The enthusiasm to protect dark nights as a “vanishing resource” has also captured the imagination of the National Park Service, which has created a relatively new federal agency to “conserve our heritage of starry skies.

“In fact, darkness is now part of the federal government’s mission in the park service’s “call to action” to move the agency into its second century of operations.

The “Starry Starry Night” program will “lead the way in protecting natural darkness as a precious resource and create a model for dark sky protection by establishing America’s first Dark Sky Cooperative on the Colorado Plateau …”

Environmentalists and the federal government are using the light pollution argument in their attempts to limit the expansion of a Utah coal operation that provides one-quarter of the electricity used by the city of Los Angeles.

According to documents obtained by The Colorado Observer, the federal government says the glare of nighttime lights as well as dust and noise from the machinery will negatively impact Bryce Canyon Nation Park located 12 miles away from the Alton Coal Mine Project in Kane County, Utah.

Well, I suppose knocking out a quarter of L.A.’s electricity will spread plenty of beautiful natural darkness.

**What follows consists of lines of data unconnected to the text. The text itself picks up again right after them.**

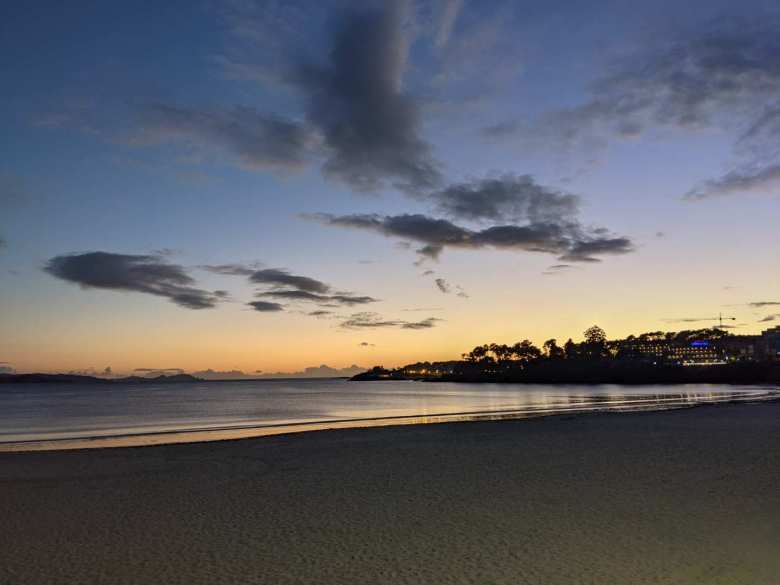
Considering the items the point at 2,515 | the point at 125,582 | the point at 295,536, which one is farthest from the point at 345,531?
the point at 2,515

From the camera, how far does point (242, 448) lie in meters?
23.2

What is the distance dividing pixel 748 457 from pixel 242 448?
1777 centimetres

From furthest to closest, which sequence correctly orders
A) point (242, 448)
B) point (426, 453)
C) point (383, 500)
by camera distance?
point (242, 448), point (426, 453), point (383, 500)

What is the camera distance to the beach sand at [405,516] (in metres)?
8.04

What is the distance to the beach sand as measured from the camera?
8.04 m

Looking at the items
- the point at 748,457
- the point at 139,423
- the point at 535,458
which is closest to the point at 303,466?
the point at 535,458

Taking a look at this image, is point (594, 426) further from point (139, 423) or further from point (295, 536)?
point (139, 423)

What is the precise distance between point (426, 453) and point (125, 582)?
13483 mm

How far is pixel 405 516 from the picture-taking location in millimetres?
11148

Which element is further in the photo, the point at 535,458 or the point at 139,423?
the point at 139,423

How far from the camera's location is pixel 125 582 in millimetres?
7738

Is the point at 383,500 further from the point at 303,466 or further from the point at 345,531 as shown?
the point at 303,466

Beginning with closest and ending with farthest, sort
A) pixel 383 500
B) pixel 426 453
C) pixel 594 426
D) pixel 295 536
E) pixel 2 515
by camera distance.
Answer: pixel 295 536
pixel 2 515
pixel 383 500
pixel 426 453
pixel 594 426

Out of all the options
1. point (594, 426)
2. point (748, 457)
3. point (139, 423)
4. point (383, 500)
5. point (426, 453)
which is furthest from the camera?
point (139, 423)
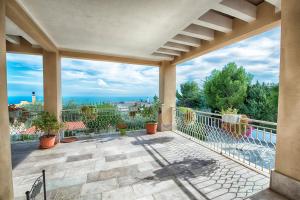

Darkness as a “precious natural resource?”  That’s the cleverest open-ended power grab since the global warming hoax fizzled.  Bureaucrats could stomp on virtually any human activity for generating too much artificial light… a thought that has occurred to critics of the Starry Starry Night initiative:

“Those who argue that the national parks should be able to control economic activity 25 miles from their borders are drunk with power,” said Dan Kish, senior vice president for policy at the Institute for Energy Research.

“They have no more legal claim to restrict others’ behavior in a 500 square mile circle around the park than any private landowner does, and this is just another way for opponents of affordable energy to argue against it,” Kish said.

Besides looking for any convenient excuse to expand regulatory power and retard economic progress, the radical greens have always seemed offended by the arrogance of humans acting in defiance of natural cycles.  Wind and solar power would put humans at the mercy of weather and sunlight.  The war on personal motor transportation puts us at the mercy of geography.  

The Night Skies Division includes among its missions, a “scientific inventory of nighttime conditions,” to determine the impact of light pollution on scenic, wildlife and cultural resources.

One need only to glimpse upon a nighttime view of our planet from space to see how pervasive artificial light is at night,” says the government’s night skies division website. “The brightening of the night by outdoor lighting affects a wide range of natural resources as well as human quality of life…”

You know where it’s nice and dark at night, when viewed from orbit?  Rural North Korea.